What makes this case extraordinary is the age — or the lack of it. Thirteen flight hours. This is not a worn-out widebody with 60,000 cycles. This is an essentially new airplane, and someone looked at a spreadsheet and decided the math favored disassembly.
The Structural Problem Behind the Headlines
The real story is a systemic failure in how commercial aviation manages its supply chain. Boeing has delivered fewer 787s than airlines need. Airbus faces similar constraints with the A350. The entire widebody market is supply-constrained.
The downstream effects cascade predictably:
- Airlines defer retirements of older aircraft, flying 767s and A330s longer than planned because replacements are not arriving.
- Those aging jets consume parts at higher rates.
- Parts suppliers eye low-time, undelivered airframes in storage and see inventory worth more disassembled than whole.
Until Boeing and Airbus can reliably deliver new widebodies at the rate airlines need, the teardown market will keep thriving. Parts scarcity drives prices up, high prices make teardowns attractive, and orphaned airframes in storage will keep getting the wrenches.
What This Means for Pilots
For airline pilots: Fleet planning at the majors is constrained. Airlines have the routes and the demand but not always the metal. When a major carrier cannot get enough new widebodies, it holds onto narrowbodies longer, meaning fewer aircraft flow down to regionals. That affects hiring timelines and base assignments.
For general aviation pilots: The same math applies at every level. That Cessna 172 sitting in the back of a hangar with a run-out engine and corroded airframe? Someone is making the same calculation — is it worth more flying or as a parts source for the active fleet? The scale differs. The logic is identical.
The Composite Recycling Problem
There is an environmental dimension worth noting. The 787 is roughly 50% composite by weight. Carbon fiber reinforced polymer does not recycle the way aluminum does. When a legacy 737 gets torn apart, that aluminum returns to the material stream efficiently. Composite structures from a Dreamliner present a genuine disposal challenge for components that do not find a second life. The industry is still developing scalable recycling solutions for these materials.
Boeing’s Uncomfortable Position
Boeing has not commented publicly on individual teardown cases, but the company is aware that its delivery delays feed the secondary market. Every Dreamliner parted out is an airframe not flying passengers and not generating the long-term aftermarket revenue Boeing’s business model depends on. When your newest product is worth more dead than alive, the supply chain has a fundamental problem.
Supply and demand do not care how new an airplane is. They only care what the market needs right now.
Key Takeaways
- A Boeing 787 with just 13 flight hours is being dismantled for parts because component scarcity makes individual parts more valuable than the complete aircraft.

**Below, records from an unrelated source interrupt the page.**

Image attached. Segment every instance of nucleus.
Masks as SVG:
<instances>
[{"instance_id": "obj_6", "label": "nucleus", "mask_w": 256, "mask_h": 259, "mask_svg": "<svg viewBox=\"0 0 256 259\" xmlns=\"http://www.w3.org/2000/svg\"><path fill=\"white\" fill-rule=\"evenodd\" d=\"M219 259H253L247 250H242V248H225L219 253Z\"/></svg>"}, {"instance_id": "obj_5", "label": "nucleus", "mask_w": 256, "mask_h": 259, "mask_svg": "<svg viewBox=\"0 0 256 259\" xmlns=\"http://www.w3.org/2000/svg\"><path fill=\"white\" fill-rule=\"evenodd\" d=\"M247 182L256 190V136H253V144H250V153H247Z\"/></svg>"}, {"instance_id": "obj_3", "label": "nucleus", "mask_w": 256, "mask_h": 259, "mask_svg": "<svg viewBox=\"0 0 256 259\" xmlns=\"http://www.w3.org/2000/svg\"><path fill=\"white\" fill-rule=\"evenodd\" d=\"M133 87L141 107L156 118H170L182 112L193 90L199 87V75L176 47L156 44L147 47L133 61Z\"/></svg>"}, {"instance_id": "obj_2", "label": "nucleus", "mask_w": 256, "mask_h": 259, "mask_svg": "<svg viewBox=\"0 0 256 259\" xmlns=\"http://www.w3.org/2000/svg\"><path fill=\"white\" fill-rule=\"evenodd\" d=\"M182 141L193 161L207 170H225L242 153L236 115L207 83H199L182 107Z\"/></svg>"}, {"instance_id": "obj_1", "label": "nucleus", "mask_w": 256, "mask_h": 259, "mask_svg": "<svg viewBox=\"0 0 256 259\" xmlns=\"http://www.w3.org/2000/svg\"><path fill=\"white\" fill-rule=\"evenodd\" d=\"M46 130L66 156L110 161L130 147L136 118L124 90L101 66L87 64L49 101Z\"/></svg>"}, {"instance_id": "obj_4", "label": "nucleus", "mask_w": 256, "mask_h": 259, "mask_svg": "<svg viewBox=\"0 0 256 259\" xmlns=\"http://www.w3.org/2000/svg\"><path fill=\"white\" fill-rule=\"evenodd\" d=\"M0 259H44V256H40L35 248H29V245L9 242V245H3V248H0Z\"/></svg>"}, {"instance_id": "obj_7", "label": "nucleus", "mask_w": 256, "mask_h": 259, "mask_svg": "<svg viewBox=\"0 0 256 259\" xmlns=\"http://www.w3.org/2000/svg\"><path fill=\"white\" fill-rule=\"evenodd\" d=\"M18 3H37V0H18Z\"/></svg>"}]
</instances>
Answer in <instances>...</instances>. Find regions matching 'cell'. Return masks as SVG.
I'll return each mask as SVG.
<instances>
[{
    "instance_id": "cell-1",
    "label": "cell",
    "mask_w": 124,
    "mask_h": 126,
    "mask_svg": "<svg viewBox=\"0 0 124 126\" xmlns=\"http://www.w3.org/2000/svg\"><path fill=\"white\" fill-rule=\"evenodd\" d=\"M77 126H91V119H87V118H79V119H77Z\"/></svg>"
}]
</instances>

- Boeing and Airbus production delays have created a widebody supply crisis that forces airlines to keep older fleets flying longer, driving up parts demand.
- Certified, traceable components from teardowns — engines, landing gear, avionics — command millions of dollars each in the current market.
- The teardown trend will persist until manufacturers can deliver new widebodies at the rate airlines require them.
- Composite recycling remains an unsolved challenge, with 787 carbon fiber structures far harder to reclaim than traditional aluminum airframes.